***** AVAILABLE DATA
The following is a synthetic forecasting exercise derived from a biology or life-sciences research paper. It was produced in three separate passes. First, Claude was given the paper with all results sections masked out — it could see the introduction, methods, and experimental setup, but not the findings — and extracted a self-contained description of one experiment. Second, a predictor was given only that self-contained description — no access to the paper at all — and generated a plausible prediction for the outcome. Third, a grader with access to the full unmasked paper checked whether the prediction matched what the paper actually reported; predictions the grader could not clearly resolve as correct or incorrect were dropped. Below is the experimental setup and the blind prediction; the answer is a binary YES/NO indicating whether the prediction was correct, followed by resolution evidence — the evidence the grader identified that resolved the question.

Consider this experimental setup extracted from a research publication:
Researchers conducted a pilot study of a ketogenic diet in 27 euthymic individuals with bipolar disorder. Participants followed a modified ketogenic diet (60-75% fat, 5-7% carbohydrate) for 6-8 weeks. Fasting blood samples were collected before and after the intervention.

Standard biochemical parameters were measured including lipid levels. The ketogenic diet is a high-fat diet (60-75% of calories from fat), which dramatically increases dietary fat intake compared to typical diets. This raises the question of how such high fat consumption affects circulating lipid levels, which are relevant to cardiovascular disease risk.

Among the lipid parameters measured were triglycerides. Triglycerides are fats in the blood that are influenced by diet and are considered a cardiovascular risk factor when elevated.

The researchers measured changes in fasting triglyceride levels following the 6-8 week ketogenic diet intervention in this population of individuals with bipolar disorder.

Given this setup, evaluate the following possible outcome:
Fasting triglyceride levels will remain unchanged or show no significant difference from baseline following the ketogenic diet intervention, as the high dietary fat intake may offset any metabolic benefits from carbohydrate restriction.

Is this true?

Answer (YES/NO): YES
**********
## REQUIREMENT
Each entry above is to be transcribed word for word.

## EXERCISE RESPONSE
The following is a synthetic forecasting exercise derived from a biology or life-sciences research paper. It was produced in three separate passes. First, Claude was given the paper with all results sections masked out — it could see the introduction, methods, and experimental setup, but not the findings — and extracted a self-contained description of one experiment. Second, a predictor was given only that self-contained description — no access to the paper at all — and generated a plausible prediction for the outcome. Third, a grader with access to the full unmasked paper checked whether the prediction matched what the paper actually reported; predictions the grader could not clearly resolve as correct or incorrect were dropped. Below is the experimental setup and the blind prediction; the answer is a binary YES/NO indicating whether the prediction was correct, followed by resolution evidence — the evidence the grader identified that resolved the question.

Consider this experimental setup extracted from a research publication:
Researchers conducted a pilot study of a ketogenic diet in 27 euthymic individuals with bipolar disorder. Participants followed a modified ketogenic diet (60-75% fat, 5-7% carbohydrate) for 6-8 weeks. Fasting blood samples were collected before and after the intervention.

Standard biochemical parameters were measured including lipid levels. The ketogenic diet is a high-fat diet (60-75% of calories from fat), which dramatically increases dietary fat intake compared to typical diets. This raises the question of how such high fat consumption affects circulating lipid levels, which are relevant to cardiovascular disease risk.

Among the lipid parameters measured were triglycerides. Triglycerides are fats in the blood that are influenced by diet and are considered a cardiovascular risk factor when elevated.

The researchers measured changes in fasting triglyceride levels following the 6-8 week ketogenic diet intervention in this population of individuals with bipolar disorder.

Given this setup, evaluate the following possible outcome:
Fasting triglyceride levels will remain unchanged or show no significant difference from baseline following the ketogenic diet intervention, as the high dietary fat intake may offset any metabolic benefits from carbohydrate restriction.

Is this true?

Answer (YES/NO): YES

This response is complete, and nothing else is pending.